Exercise directions - Copy out the items word for word, from the line containing "What distance do" through the line containing "1.93 meters", and nothing else.
** begin **
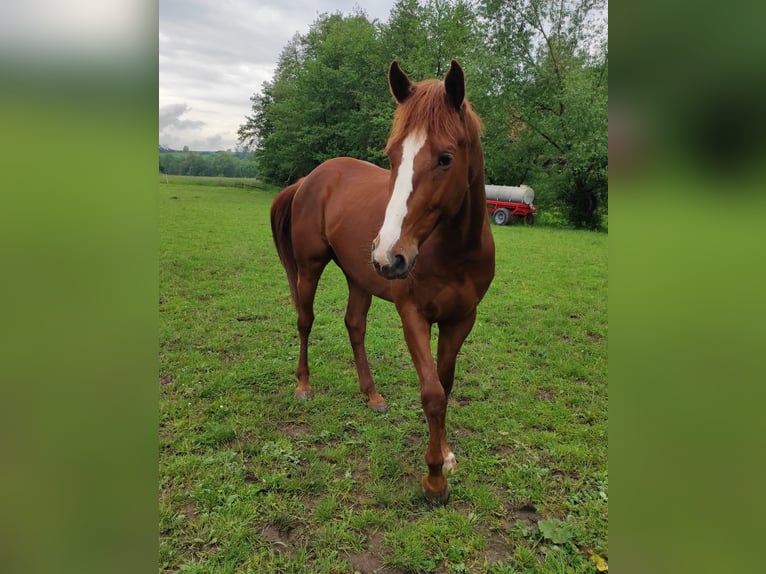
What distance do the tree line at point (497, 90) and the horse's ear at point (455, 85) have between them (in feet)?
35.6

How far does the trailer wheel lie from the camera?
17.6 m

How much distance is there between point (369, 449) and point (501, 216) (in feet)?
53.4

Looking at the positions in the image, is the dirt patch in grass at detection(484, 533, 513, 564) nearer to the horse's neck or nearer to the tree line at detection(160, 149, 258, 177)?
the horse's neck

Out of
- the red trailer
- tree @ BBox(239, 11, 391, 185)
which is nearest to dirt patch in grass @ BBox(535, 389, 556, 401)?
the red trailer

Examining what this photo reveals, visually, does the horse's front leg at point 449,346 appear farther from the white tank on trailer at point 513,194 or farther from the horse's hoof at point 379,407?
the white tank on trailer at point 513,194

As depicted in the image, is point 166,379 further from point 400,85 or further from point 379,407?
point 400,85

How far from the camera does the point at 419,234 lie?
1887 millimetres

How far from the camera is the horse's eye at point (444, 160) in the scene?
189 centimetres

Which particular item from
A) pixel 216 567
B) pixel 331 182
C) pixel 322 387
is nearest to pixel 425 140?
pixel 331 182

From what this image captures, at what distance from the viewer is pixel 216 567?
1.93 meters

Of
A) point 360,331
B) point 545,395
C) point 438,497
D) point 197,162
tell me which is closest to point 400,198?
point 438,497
** end **
** begin **
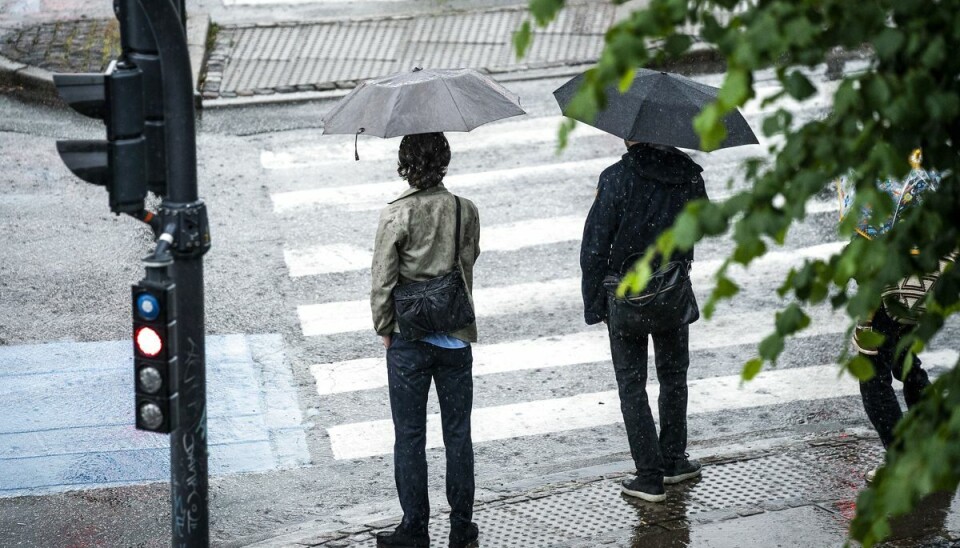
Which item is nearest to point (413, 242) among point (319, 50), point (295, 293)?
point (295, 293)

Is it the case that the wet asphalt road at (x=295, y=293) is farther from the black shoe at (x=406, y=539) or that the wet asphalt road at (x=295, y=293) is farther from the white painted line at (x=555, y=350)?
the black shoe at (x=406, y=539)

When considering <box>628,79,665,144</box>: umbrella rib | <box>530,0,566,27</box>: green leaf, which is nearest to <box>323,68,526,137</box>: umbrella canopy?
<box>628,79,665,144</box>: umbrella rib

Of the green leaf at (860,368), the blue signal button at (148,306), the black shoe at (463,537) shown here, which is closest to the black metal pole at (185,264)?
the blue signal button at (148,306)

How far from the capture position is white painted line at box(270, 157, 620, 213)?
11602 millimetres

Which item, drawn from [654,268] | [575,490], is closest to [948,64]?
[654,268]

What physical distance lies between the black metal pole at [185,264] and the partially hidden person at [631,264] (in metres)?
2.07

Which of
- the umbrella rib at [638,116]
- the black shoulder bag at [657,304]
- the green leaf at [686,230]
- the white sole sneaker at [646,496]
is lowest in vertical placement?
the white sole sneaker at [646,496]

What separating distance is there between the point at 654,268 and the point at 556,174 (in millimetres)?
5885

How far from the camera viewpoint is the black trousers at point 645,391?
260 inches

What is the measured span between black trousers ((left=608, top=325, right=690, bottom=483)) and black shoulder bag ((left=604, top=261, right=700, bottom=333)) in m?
** end **
Solution -
What distance do the tree line at point (497, 90) and the horse's ear at point (455, 85) have between them (in feet)?
35.6

How far does the trailer wheel lie from the camera?
17.6 m

How much distance is there between point (369, 449) and point (501, 216) (in feet)?
53.4

Looking at the positions in the image, is the dirt patch in grass at detection(484, 533, 513, 564) nearer to the horse's neck or nearer to the tree line at detection(160, 149, 258, 177)?
the horse's neck

Out of
- the red trailer
- tree @ BBox(239, 11, 391, 185)
which is nearest to dirt patch in grass @ BBox(535, 389, 556, 401)?
the red trailer

Examining what this photo reveals, visually, does the horse's front leg at point 449,346 appear farther from the white tank on trailer at point 513,194 or farther from the horse's hoof at point 379,407?
the white tank on trailer at point 513,194

As depicted in the image, is point 166,379 further from point 400,85 or further from point 379,407?
point 400,85

How far from the camera does the point at 419,234 lie?
1887 millimetres

How far from the camera is the horse's eye at point (444, 160) in the scene?
189 centimetres

Which particular item from
A) pixel 216 567
B) pixel 331 182
C) pixel 322 387
is nearest to pixel 425 140?
pixel 331 182

From what this image captures, at what distance from the viewer is pixel 216 567?
1.93 meters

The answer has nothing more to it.